- PROBLEM REQUIREMENTS: Can you copy the text line of every record below, character for character, and leave the pictures out of your answer?

____ INFORMATION PROVIDED

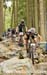 Nove Mesto na Morave (CZE) World Cup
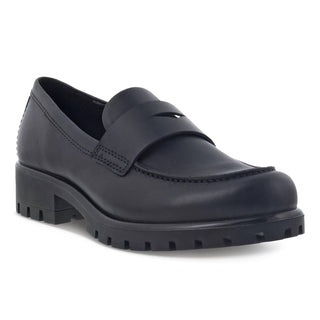 Ecco - Women's Mod Tray Loafer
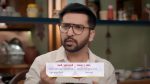Udne Ki Aasha 1st September 2025 Riya Walks Away Episode 537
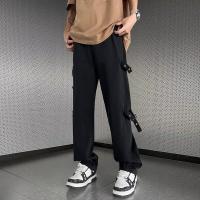 cms/erpbt/backend/web/uploads/erp/collection/images/Men Clothes/XINBAIHUI/EN0226775/img_b/EN0226775_img_b_1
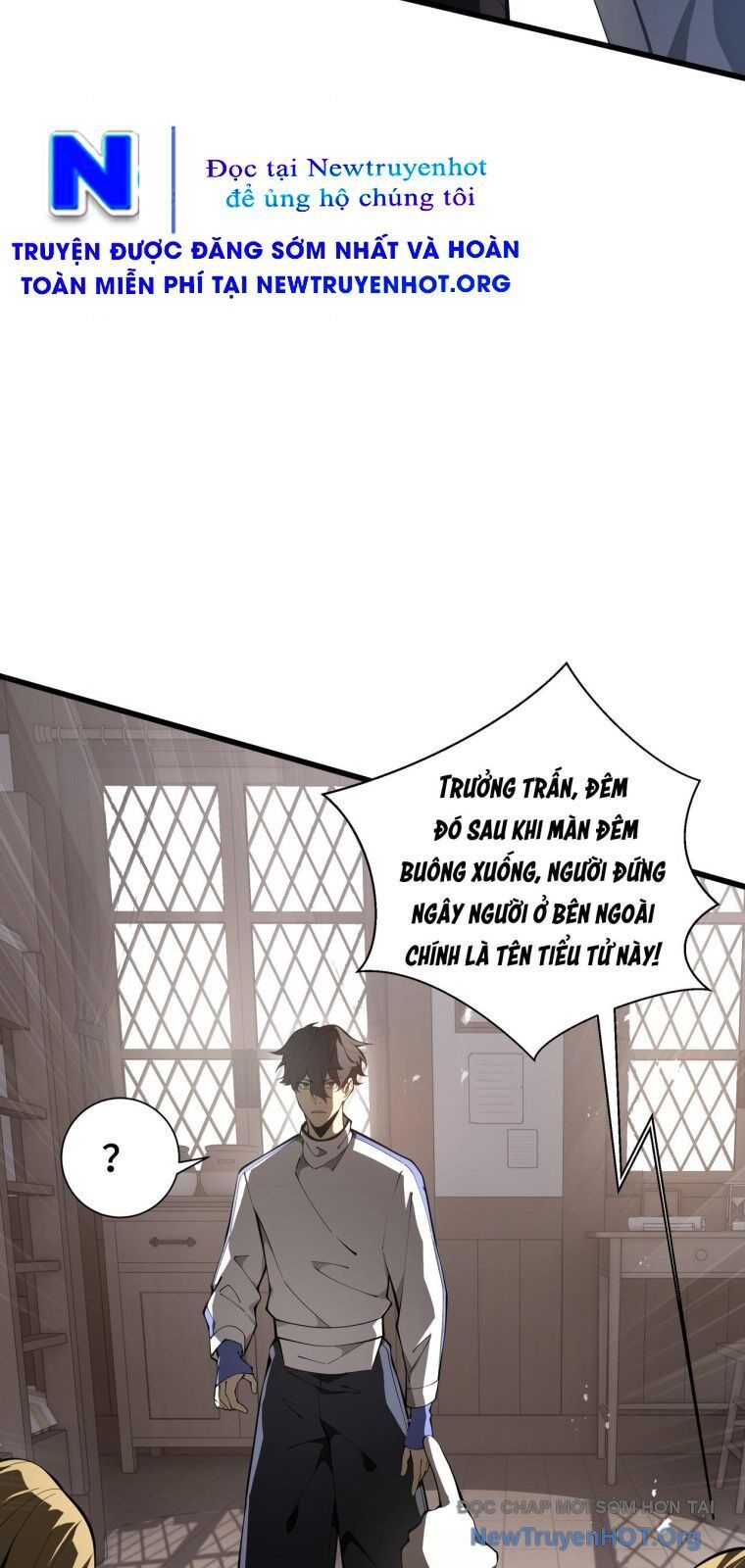 page_57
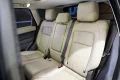 Thumbnail 16 del Land Rover Range Rover Sport 3.0D I6 220kW MHEV AWD Auto SE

________

- TASK RESPONSE:
 Nove Mesto na Morave (CZE) World Cup
 Ecco - Women's Mod Tray Loafer
Udne Ki Aasha 1st September 2025 Riya Walks Away Episode 537
 cms/erpbt/backend/web/uploads/erp/collection/images/Men Clothes/XINBAIHUI/EN0226775/img_b/EN0226775_img_b_1
 page_57
 Thumbnail 16 del Land Rover Range Rover Sport 3.0D I6 220kW MHEV AWD Auto SE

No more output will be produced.